=== Provided text ===
——————

NAMD Molecular Dynamics Performance on NVIDIA GTX 1080 and 1070 GPU

Table of Contents

The new NVIDIA GeForce GTX 1080 and GTX 1070 GPU’s are out and I’ve received a lot of questions about NAMD performance. The short answer is — performance is great! I’ve got some numbers to back that up below. We’ve got new Broadwell Xeon and Core-i7 CPU’s thrown into the mix too. The new hardware refresh gives a nice step up in performance.

This post is a follow-up/refresh of an earlier post on NAMD performance on workstations with GPU acceleration. This post will mostly focus on new performance numbers

NAMD

NAMD is a widely used molecular dynamics program developed and maintained by the Theoretical and Computational Biophysics Group at the University of Illinois at Urbana-Champaign.

It is proprietary software licensed by the University of Illinois and is made freely available, including source code, under a non-exclusive, non-commercial use license.

The group at UIUC working on NAMD were early pioneers of using GPU’s for compute acceleration and NAMD has very good performance acceleration using NVIDIA CUDA.

Obtaining NAMD

NAMD is available as source that you can compile yourself or in a variety of binary builds.

The binary builds that I will use for testing are from the version 2.11 builds.

Linux-x86_64-multicore for CPU based SMP parallel tests
Linux-x86_64-multicore-CUDA for GPU accelerated parallel tests

Test configurations

We are looking at single node GPU accelerated workstation performance and will test on three base system configurations.

——————

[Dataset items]
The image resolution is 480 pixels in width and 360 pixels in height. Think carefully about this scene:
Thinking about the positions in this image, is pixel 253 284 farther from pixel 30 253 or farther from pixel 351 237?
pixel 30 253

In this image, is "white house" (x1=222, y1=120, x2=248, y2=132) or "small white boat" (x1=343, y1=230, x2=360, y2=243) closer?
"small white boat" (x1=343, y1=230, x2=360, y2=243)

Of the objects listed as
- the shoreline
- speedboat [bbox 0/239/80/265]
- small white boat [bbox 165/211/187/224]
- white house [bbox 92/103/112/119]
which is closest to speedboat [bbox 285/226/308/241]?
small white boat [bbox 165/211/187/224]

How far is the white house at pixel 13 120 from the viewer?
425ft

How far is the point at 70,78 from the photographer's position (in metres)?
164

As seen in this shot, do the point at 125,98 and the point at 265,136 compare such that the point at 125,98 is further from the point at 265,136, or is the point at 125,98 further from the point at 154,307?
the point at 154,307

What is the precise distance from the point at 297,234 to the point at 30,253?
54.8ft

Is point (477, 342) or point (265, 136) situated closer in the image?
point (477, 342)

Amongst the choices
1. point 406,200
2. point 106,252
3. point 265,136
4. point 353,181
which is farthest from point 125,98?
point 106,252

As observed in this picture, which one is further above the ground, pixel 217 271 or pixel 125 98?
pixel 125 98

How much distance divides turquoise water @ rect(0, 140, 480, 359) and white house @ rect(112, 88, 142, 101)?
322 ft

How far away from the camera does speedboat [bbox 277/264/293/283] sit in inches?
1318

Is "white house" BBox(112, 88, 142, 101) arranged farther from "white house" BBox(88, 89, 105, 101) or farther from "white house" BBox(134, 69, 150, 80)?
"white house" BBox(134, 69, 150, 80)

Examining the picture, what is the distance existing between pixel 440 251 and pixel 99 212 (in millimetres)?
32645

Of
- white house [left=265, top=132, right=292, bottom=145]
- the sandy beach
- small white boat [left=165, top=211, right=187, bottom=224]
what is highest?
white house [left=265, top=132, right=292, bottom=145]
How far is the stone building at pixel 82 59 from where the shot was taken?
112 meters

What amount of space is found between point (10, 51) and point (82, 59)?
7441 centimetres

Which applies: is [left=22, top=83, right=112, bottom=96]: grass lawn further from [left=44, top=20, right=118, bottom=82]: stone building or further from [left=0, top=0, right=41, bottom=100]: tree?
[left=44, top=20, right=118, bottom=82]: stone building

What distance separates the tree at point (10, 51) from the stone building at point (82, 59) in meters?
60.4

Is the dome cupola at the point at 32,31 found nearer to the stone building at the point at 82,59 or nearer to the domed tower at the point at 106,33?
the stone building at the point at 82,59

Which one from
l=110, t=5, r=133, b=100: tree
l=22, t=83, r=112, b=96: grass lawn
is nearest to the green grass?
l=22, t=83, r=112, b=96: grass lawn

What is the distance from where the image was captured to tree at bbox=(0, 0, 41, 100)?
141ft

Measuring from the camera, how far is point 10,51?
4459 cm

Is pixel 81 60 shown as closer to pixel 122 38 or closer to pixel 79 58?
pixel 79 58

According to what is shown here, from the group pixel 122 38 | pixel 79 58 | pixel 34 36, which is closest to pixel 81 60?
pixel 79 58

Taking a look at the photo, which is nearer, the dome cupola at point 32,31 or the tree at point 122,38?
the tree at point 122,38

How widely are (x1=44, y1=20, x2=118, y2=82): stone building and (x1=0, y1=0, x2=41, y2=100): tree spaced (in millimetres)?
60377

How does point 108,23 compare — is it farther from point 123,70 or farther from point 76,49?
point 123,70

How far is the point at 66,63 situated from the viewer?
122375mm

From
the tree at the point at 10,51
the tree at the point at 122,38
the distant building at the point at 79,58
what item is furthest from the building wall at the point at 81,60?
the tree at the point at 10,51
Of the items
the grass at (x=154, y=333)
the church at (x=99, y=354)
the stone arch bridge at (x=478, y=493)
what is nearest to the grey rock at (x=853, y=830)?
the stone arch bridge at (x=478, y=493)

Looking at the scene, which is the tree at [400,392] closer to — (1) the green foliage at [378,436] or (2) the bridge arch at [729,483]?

——————

=== Challenges ===
(1) From the NAMD performance post, set down the passage between "It is proprietary" and "version 2.11 builds.", inclusive.
(2) Take the NAMD performance post further from the point where it stops.

=== Responses by task ===
(1)
It is proprietary software licensed by the University of Illinois and is made freely available, including source code, under a non-exclusive, non-commercial use license.

The group at UIUC working on NAMD were early pioneers of using GPU’s for compute acceleration and NAMD has very good performance acceleration using NVIDIA CUDA.

Obtaining NAMD

NAMD is available as source that you can compile yourself or in a variety of binary builds.

The binary builds that I will use for testing are from the version 2.11 builds.

(2)
The Peak Tower Dual: CPU: (2) Intel Xeon E5 2687v4 12-core @ 3.0GHz (3.2GHz All-Core-Turbo); Memory: 256 GB DDR4 2133GHz Reg ECC; PCIe: (4) X16-X16 v3
The Peak Tower Single: CPU: (1) Intel Xeon E5 2690v4 14-core @ 2.6GHz (3.2GHz All-Core-Turbo; Memory: 64 GB DDR4 2133MHz Reg ECC; PCIe: (4) X16-X16 v3
The Peak Tower Single: CPU: Intel Core-i7 6900K 8-core @ 3.2GHz (3.5GHz All-Core-Turbo); Memory: 64 GB DDR4 2133MHz Reg ECC; PCIe: (4) X16-X16 v3

Note: All-Core-Turbo is the “real” clock speed i.e. the speed when all of the cores are at 100% load.

OS

The system software for the testing was Ubuntu 16.04 plus updates. The NVIDIA driver was version 367.27 from the “Graphics-Drivers ppa”.

GPU’s

I firmly believe using GeForce cards for scientific computation is OK especially for workstations. However, I should note that Tesla model cards from NVIDIA are designed for compute and offer some additional features and are a better choice for multi-node cluster applications. NVIDA will be releasing a PCIe version of Pascal based Tesla later this year. These cards should have the same 1:2 ratio single to double precision performance of the GP100 SMX modules. The GeForce Pascal cards have very poor double precision performance. (However, most GPU accelerated application make very good use of single precision floating point on the GPU!)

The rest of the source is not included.